===== Source extract =====

On-chip memory may be kept private to a particular compute unit or may be shared among multiple compute units. Private on-chip memory means that the application will not need to contend for space with another application, and will get the full benefit of the on-chip memory. Shared on-chip memory can amortize the cost of on-chip memory over several compute units, providing a potentially larger pool of space that can be leveraged by these compute units than if the space was partitioned among the units as private memory. For example, four compute units can each have 1MB of on-chip memory dedicated to them. Each compute unit will always have 1MB regardless of the demand from other compute units. However, if four compute units share 4MB of on-chip memory, and if the different compute units use different amounts of memory, one compute unit may, for example, use more than 1MB of space at a particular time since there is a large pool of memory available. Sharing works particularly well when compute units use different amounts of memory at different times. Sharing is also extremely effective when compute units make use of the same memory locations. For example, if compute units are all working on an image in parallel, storing the image in a single memory shared among the units allows the compute units to more effectively cooperate on the shared data.

2.1.3 NETWORK-ON-CHIP

On-chip memory stores the data needed by the compute units, but an important part of the overall CSoC is the communication infrastructure that allows this stored data to be distributed to the compute units, that allows the data to be delivered to/from the on-chip memory from/to the memory interfaces that communicate off-chip, and that allows compute units to synchronize and communicate with one another. In many applications there is a considerable amount of data that must be communicated to the compute units used to accelerate application performance. And with multiple compute units often employed to maximize data level parallelism, there are often multiple data streams being communicated around the CSoC. These requirements transcend the conventional bus-based design of older multicore designs, with designers instead choosing network-on-chip (NoC) designs. NoC designs enable the communication of more data between more CSoC components.

Components interfacing with an NoC typically bundle transmitted data into packets, which contain at least address information as to the desired communication destination and the payload itself, which is some portion of the data to be transmitted to a particular destination. NoCs transmit messages via packets to enable flexible and reliable data transport—packets may be buffered at intermediate nodes within the network or reordered in some situations. Packet-based communication also avoids long latency arbitration that is associated with communication in a single hop over an entire chip. Each hop through a packet-based NoC performs local arbitration instead.

===== Dataset rows =====

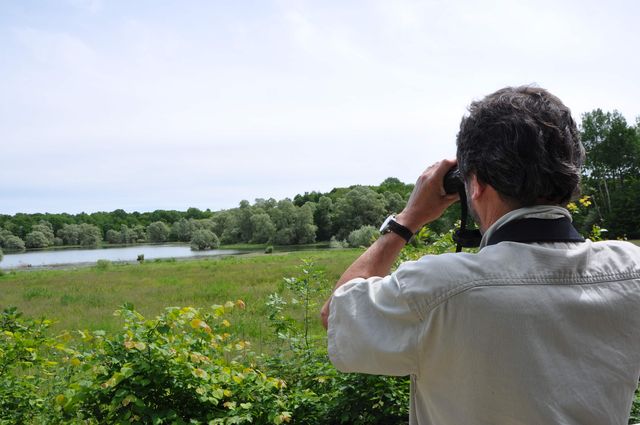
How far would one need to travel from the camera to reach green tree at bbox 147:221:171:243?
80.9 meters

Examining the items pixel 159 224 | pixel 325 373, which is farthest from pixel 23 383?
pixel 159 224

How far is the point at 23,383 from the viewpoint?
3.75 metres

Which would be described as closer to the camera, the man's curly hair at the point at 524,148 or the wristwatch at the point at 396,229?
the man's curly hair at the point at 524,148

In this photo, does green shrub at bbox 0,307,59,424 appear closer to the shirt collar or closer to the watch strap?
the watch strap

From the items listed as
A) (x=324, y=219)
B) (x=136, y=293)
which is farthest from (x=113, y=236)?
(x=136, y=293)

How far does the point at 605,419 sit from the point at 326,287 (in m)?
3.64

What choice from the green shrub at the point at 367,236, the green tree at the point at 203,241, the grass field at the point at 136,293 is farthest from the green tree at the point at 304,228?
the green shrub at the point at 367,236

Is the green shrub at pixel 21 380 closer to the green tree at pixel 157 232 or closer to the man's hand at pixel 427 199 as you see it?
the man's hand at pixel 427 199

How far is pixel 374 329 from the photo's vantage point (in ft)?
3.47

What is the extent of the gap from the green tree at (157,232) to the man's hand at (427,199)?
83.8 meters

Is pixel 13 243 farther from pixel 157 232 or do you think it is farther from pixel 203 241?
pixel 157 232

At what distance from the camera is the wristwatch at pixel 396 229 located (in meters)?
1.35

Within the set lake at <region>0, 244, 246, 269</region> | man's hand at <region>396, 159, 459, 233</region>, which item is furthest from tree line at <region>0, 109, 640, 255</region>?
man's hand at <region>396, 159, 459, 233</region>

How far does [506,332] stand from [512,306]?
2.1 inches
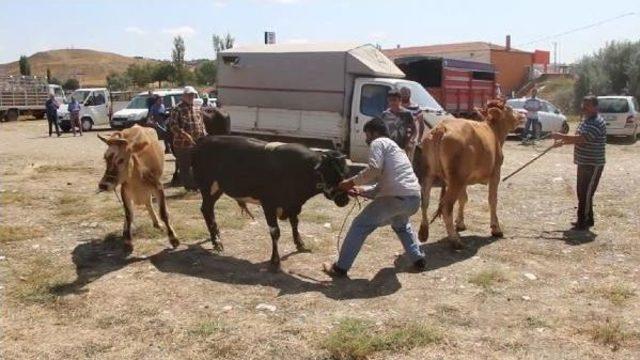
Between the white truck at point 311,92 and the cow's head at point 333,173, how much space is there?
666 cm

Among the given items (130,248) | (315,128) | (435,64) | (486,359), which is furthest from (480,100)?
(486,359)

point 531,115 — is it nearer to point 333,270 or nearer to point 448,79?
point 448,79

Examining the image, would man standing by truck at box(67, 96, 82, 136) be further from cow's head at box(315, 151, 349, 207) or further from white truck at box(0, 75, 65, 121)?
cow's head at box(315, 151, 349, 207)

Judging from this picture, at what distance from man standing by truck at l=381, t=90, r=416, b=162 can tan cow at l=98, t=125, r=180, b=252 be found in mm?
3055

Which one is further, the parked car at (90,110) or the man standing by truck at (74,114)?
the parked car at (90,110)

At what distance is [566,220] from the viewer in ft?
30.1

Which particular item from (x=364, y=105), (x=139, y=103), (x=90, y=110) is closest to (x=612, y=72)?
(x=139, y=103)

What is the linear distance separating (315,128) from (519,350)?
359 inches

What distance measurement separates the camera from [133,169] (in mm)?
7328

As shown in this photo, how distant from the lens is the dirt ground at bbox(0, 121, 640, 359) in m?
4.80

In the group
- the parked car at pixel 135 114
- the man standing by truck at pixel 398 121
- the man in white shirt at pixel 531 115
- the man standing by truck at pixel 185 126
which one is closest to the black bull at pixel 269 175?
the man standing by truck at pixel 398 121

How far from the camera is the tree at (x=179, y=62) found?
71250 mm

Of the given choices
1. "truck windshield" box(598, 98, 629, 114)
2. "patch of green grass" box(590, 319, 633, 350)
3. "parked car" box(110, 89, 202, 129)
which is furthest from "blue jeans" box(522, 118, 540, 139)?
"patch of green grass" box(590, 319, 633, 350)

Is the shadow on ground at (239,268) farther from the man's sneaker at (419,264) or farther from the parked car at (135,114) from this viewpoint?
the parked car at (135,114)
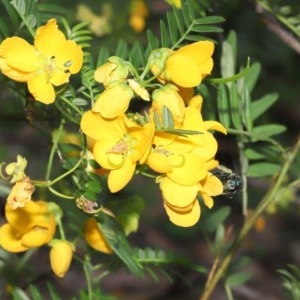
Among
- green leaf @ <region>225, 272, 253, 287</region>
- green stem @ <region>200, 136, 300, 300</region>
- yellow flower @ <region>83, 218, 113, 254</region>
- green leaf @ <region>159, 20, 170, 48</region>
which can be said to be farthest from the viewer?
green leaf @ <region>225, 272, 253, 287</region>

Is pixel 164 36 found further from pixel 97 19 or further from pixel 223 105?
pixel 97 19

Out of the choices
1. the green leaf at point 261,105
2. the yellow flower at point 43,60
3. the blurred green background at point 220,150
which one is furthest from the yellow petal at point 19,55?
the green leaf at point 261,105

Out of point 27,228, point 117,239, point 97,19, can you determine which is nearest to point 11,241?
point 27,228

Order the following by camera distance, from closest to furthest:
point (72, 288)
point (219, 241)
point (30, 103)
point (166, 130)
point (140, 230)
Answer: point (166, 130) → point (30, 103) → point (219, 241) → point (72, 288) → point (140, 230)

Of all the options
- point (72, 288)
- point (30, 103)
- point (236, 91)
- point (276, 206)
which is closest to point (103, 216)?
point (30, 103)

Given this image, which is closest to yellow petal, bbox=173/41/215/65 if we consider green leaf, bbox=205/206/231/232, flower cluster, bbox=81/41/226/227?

=====

▶ [Given instruction A]:
Answer these questions from the on-chip memory text, one line each:
(i) In the example of dedicated memory, how much on-chip memory does each of the four compute units have?
(ii) What kind of design do designers choose in place of the conventional bus-based design?
(iii) What do packets contain at a minimum?
▶ [Given instruction B]: Repeat everything in the on-chip memory text from "Components interfacing with" down to "local arbitration instead.".
The records play no part in the work on this page.

▶ [Response A]:
(i) 1MB.
(ii) Network-on-chip (NoC) designs.
(iii) Address information about the desired communication destination, and the payload.

▶ [Response B]:
Components interfacing with an NoC typically bundle transmitted data into packets, which contain at least address information as to the desired communication destination and the payload itself, which is some portion of the data to be transmitted to a particular destination. NoCs transmit messages via packets to enable flexible and reliable data transport—packets may be buffered at intermediate nodes within the network or reordered in some situations. Packet-based communication also avoids long latency arbitration that is associated with communication in a single hop over an entire chip. Each hop through a packet-based NoC performs local arbitration instead.